Entries taken from a collection

★ ★ ★ ★ ★

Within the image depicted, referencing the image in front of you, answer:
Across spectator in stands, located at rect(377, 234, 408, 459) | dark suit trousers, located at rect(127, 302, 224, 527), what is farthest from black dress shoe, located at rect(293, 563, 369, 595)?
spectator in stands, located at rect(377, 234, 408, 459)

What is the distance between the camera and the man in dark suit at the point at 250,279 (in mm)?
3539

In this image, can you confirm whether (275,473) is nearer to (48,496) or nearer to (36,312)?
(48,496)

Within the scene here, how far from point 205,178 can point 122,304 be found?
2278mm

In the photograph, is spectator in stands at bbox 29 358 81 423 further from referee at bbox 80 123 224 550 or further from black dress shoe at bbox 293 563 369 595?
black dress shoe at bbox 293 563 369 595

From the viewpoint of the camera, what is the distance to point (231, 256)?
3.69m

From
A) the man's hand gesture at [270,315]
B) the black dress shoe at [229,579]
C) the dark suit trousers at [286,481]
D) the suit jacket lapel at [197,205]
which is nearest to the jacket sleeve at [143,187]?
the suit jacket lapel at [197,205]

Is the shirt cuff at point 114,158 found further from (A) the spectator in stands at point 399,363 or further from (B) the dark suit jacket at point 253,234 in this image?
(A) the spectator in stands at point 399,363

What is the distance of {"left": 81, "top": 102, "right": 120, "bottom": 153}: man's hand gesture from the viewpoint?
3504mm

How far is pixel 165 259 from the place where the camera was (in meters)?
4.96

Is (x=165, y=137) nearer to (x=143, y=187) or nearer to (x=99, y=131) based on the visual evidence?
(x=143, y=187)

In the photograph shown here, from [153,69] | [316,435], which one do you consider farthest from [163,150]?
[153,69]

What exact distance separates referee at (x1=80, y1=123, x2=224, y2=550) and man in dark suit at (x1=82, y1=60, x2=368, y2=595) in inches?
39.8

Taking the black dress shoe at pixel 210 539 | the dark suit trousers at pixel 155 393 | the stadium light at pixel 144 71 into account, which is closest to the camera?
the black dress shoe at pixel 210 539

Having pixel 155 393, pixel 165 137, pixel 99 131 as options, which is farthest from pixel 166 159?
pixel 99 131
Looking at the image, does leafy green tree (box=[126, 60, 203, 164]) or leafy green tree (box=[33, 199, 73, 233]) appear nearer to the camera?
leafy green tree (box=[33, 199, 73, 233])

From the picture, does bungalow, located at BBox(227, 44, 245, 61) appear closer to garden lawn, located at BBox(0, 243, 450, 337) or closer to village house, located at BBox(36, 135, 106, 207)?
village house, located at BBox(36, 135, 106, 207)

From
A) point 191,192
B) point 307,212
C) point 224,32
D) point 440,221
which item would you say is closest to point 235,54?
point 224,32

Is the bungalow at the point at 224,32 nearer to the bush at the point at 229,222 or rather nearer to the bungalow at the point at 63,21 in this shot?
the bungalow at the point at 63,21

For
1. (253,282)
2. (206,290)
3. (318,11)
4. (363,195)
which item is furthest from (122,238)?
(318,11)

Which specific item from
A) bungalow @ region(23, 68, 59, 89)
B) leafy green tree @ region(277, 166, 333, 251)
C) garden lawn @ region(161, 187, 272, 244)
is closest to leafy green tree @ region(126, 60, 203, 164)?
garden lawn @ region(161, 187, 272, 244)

★ ★ ★ ★ ★

» **Task details**
Transcribe the rows word for word, covering the stretch from the line that contains "Looking at the" through the end of the rows.

» **Output below**
Looking at the image, does leafy green tree (box=[126, 60, 203, 164]) or leafy green tree (box=[33, 199, 73, 233]) appear nearer to the camera?
leafy green tree (box=[33, 199, 73, 233])

From the picture, does bungalow, located at BBox(227, 44, 245, 61) appear closer to garden lawn, located at BBox(0, 243, 450, 337) or closer to village house, located at BBox(36, 135, 106, 207)?
village house, located at BBox(36, 135, 106, 207)

From
A) point 191,192
B) point 307,212
C) point 224,32
D) point 440,221
which item would you say is closest to point 235,54?
point 224,32

Is the bungalow at the point at 224,32 nearer to the bush at the point at 229,222 or rather nearer to the bungalow at the point at 63,21 in this shot?
the bungalow at the point at 63,21

For
1. (253,282)
2. (206,290)
3. (318,11)
4. (363,195)
which item is furthest from (122,238)?
(318,11)

Which specific item from
A) bungalow @ region(23, 68, 59, 89)
B) leafy green tree @ region(277, 166, 333, 251)
C) garden lawn @ region(161, 187, 272, 244)
is closest to leafy green tree @ region(126, 60, 203, 164)?
garden lawn @ region(161, 187, 272, 244)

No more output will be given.